There are also some galaxies with different controls that only use the motion controls to perform actions such as manta surfing, ball rolling and moving bubbles by blowing air at them. The motion controls are implemented well into these actions. The only one I have a problem with is the manta surfing one (which bears a resemblance to Mario 64's slide levels), where you control the manta by twisting the Wii Remote left and right, and if you do it too fast, the game interprets it as a shake, which is a jump when you're manta surfing. This can lead to deaths that could have been easily avoided by having more traditional controls in these segments.
The ball rolling segments are much less obtrusive, and the only problem I have with it is that it's hard to stop, which you do by holding the Wii Remote upright, but this is a pretty minor complaint, except in those places where you have to get through a narrow path. It would have been improved by being controlled with the analog stick, but it's better than the manta surfing stages, since the game only uses the motion controls for rolling the ball, so you won't be making any accidental jumps.
The bubble stages are definitely the best of the three. Mario is trapped inside a bubble which you can move by blowing air at it, an action which involves pointing at the screen and pressing A to blow air at it from the on-screen cursor. I never once felt that these segments would have been better by using the analog sicks, and they might even be better with the motion controls.
Thanks to the addition of planetoids and gravity, Super Mario Galaxy features some of the most creative level design in years. There is an entire planetoid shaped like a question mark, one shaped like an 8-bit Mario and one shaped like Yoshi's head.
Just like previous Mario games, whenever you get a star, you get taken back to the hub world, something that I hated in Mario 64. However, unlike previous Mario games, when you go back to the same galaxy to get the next star, the world is significantly changed (although there are a few exceptions), which makes it feel like there's a real reason to have to go back.
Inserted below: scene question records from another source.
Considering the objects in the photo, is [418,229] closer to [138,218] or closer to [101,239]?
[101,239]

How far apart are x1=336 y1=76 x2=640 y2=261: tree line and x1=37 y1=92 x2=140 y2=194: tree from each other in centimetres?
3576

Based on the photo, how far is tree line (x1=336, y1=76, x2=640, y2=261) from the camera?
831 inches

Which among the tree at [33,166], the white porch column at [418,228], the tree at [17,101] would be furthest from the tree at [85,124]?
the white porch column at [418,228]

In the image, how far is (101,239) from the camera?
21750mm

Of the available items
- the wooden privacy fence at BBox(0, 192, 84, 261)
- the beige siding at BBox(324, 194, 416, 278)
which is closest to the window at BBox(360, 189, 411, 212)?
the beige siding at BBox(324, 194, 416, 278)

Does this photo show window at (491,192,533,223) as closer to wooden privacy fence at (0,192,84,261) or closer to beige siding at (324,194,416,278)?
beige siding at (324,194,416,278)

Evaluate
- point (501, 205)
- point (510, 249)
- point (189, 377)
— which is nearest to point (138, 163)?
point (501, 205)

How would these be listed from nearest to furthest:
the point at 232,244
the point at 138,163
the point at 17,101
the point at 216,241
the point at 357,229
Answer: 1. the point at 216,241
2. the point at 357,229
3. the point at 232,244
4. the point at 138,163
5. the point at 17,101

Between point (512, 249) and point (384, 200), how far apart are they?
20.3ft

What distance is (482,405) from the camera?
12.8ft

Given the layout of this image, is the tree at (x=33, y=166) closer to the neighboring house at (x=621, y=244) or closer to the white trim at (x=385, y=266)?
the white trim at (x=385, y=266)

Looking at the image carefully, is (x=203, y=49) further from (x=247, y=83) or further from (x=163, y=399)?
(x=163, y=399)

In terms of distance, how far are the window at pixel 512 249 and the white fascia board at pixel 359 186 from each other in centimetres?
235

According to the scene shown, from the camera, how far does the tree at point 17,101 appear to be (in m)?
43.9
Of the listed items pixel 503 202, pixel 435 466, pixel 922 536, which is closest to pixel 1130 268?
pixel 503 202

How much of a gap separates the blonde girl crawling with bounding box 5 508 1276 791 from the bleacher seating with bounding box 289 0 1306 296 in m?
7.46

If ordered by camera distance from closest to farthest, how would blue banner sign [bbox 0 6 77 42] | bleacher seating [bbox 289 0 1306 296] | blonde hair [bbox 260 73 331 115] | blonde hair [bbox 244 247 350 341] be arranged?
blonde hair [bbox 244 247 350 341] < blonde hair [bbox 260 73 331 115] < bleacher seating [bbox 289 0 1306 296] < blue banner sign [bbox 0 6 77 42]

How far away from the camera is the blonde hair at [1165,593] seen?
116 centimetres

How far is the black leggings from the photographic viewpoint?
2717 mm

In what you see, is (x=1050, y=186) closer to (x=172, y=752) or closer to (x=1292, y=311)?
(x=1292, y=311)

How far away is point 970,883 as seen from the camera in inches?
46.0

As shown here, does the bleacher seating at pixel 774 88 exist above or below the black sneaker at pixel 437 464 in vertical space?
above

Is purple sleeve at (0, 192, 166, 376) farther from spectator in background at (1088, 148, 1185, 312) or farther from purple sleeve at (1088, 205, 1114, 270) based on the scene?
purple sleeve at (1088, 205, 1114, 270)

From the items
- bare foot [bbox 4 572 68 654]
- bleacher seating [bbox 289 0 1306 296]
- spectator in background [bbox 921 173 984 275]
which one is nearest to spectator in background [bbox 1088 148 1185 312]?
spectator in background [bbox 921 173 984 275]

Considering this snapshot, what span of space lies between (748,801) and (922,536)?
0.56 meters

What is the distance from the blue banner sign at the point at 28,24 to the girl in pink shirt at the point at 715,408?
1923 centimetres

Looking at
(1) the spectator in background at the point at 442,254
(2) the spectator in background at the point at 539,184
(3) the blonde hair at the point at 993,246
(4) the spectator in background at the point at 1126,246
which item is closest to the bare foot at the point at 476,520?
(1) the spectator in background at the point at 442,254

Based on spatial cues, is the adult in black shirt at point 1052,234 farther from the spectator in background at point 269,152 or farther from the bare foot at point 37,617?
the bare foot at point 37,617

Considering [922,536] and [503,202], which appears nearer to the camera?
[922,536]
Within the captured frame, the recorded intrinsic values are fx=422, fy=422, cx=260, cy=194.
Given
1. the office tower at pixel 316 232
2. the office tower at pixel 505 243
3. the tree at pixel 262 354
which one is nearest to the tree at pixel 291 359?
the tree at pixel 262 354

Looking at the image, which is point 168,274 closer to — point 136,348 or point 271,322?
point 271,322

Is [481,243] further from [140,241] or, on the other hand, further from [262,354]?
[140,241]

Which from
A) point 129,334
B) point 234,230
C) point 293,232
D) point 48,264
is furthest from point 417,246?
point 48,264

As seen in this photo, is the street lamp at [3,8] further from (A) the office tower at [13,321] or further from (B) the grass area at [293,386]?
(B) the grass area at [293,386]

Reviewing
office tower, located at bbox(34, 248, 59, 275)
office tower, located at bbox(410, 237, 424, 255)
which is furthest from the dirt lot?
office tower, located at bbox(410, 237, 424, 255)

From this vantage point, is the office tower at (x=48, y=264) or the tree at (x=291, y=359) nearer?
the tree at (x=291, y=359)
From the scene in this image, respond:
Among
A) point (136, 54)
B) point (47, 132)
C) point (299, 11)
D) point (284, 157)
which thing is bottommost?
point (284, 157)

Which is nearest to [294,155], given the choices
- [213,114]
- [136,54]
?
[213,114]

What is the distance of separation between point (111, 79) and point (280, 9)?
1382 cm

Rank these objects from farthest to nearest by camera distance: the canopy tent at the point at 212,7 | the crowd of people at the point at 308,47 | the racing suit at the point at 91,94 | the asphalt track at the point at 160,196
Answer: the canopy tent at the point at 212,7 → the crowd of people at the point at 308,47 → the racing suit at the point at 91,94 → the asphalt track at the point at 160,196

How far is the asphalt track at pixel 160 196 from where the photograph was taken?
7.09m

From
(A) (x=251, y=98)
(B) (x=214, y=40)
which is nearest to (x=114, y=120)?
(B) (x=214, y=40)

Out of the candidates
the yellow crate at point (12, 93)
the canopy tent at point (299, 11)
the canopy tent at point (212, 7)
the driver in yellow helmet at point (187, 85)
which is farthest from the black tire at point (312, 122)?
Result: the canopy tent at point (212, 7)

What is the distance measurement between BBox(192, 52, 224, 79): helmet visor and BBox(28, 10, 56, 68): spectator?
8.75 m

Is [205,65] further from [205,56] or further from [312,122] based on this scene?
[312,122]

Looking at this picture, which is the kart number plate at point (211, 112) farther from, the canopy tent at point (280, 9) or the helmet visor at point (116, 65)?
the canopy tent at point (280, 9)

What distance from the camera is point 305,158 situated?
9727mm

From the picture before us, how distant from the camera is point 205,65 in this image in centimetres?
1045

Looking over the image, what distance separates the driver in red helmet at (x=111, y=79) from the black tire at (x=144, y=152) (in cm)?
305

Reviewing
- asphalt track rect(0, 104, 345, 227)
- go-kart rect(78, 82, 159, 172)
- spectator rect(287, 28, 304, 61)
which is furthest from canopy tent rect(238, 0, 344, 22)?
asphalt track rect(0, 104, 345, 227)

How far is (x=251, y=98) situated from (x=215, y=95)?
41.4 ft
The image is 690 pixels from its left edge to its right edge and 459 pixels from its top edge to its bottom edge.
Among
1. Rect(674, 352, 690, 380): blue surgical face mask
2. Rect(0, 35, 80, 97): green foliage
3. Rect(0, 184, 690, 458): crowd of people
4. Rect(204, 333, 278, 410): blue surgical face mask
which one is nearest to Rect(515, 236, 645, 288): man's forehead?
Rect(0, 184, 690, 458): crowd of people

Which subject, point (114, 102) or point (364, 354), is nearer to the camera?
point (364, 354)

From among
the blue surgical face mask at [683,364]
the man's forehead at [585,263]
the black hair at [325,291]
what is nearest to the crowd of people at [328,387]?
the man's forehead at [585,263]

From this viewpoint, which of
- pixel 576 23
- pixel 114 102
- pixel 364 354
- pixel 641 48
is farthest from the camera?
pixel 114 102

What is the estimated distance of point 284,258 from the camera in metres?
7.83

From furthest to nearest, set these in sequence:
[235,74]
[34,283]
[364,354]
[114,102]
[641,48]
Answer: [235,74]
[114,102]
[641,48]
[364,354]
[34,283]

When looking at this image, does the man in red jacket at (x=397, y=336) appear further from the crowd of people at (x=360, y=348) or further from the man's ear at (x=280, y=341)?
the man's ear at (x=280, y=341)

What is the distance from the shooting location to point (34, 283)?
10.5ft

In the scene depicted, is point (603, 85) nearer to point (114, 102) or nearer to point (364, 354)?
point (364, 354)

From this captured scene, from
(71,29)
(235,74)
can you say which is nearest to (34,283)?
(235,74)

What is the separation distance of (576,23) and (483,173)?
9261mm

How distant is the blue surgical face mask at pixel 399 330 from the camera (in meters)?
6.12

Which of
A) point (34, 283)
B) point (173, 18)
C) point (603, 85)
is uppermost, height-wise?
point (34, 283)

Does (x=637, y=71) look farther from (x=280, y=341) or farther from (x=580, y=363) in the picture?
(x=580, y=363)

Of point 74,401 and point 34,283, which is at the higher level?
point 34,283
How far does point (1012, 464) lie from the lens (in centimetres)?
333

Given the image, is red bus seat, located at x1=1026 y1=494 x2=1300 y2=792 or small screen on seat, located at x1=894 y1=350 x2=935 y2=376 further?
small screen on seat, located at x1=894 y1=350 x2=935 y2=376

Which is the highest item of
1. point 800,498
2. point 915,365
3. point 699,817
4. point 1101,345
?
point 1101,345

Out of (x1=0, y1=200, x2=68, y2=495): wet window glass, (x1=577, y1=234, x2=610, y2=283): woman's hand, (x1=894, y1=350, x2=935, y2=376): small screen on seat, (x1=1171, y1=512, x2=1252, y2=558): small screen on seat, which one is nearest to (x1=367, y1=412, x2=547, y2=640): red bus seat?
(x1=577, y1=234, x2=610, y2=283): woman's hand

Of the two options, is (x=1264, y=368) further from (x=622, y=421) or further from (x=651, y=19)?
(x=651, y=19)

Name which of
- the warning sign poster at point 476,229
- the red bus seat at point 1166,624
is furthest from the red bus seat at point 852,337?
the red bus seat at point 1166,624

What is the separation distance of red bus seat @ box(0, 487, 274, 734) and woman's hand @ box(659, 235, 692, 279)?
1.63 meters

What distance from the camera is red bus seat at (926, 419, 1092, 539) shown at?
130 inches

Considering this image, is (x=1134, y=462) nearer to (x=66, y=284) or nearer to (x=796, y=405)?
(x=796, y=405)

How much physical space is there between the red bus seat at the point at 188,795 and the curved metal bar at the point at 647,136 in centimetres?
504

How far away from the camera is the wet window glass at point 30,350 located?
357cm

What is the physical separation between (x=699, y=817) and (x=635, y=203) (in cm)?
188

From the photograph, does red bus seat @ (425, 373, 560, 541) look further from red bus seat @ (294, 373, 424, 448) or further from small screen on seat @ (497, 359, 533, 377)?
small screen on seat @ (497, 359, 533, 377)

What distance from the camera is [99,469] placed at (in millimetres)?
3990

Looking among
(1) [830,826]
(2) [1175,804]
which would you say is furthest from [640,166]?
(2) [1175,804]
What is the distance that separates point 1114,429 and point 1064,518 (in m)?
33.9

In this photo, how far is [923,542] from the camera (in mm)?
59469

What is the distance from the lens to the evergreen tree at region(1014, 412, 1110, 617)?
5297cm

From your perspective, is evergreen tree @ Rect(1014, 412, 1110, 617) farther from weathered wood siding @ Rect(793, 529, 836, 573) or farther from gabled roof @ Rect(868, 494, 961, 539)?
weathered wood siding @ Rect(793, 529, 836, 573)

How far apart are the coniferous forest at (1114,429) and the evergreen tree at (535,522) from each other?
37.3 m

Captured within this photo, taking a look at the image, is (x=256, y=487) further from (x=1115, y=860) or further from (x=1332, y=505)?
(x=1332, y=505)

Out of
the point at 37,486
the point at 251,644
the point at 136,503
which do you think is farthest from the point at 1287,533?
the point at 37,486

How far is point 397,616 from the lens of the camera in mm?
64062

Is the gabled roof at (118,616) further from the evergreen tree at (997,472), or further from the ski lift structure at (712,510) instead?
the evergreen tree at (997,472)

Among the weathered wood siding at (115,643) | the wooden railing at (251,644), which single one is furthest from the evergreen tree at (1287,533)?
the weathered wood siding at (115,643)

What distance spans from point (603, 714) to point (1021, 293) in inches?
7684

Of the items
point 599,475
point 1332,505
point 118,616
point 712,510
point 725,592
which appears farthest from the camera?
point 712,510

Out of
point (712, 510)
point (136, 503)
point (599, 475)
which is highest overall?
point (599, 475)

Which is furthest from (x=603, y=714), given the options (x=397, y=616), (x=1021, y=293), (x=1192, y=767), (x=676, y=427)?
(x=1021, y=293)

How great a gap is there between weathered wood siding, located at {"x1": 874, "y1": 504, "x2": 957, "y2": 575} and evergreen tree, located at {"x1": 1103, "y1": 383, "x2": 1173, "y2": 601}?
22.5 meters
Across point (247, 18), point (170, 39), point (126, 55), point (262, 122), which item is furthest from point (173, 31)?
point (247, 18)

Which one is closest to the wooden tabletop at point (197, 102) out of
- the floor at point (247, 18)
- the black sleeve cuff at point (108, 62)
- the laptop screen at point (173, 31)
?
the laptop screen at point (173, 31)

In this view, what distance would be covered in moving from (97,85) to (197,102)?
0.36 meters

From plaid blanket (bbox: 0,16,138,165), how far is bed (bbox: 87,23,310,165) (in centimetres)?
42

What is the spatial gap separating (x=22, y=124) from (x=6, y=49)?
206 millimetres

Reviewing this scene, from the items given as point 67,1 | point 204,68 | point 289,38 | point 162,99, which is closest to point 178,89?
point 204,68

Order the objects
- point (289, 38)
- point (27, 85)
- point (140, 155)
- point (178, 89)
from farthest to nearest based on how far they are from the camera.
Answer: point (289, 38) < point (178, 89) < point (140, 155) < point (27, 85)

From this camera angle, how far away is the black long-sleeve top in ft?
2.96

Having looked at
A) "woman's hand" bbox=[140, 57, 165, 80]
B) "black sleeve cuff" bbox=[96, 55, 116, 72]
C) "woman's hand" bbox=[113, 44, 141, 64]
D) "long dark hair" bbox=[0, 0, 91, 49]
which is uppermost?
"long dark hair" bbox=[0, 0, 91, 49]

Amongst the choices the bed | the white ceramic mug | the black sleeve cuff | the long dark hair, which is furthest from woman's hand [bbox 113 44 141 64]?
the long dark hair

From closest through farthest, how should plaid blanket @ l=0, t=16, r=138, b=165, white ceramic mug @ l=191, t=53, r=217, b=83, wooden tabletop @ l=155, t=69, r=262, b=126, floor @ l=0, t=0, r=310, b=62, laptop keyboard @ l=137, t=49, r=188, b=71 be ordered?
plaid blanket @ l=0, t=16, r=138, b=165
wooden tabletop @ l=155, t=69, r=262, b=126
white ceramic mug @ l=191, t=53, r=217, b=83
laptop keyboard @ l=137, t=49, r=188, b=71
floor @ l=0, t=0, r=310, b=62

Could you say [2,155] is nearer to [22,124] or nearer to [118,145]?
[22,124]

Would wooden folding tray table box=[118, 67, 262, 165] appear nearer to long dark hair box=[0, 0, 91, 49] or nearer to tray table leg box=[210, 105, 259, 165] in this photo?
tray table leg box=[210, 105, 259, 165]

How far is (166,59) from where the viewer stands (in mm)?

The prankster comets are also a good way to justify going back.The boss battles are usually like a sort of final exam on some skill you learned, usually earlier within the same galaxy, like throwing koopa shells or leading the Bullet Bills. This time around there are less bosses that are just bigger versions of smaller enemies, and there are small changes in their behaviour after hitting them enough times to make the fight slightly harder, such as bringing smaller enemies to help them out.
When I bought Super Mario Galaxy earlier this year, I honestly wasn't expecting to be blown away by it. I expected it to be, like Super Mario 64 was to me, a good, but overrated, game. Instead, it surpassed all expectations I had for it. It's creative, it's new (well, it's new to me, anyway, seeing as I first played it this year) and it's full of memorable moments. It has it's own share of flaws, sure, but overall, I'd say it's without a doubt the best 3D platformer to date (at least until I play Galaxy 2),and probably my favorite game of all time.
Score: 10/10 (Just to make it clear, I rate games on a score from 1 to 10, without decimals)
(NOTE: This is my first ever review, so if you need me to clear something up or if you have any tips, please post them in the comments.)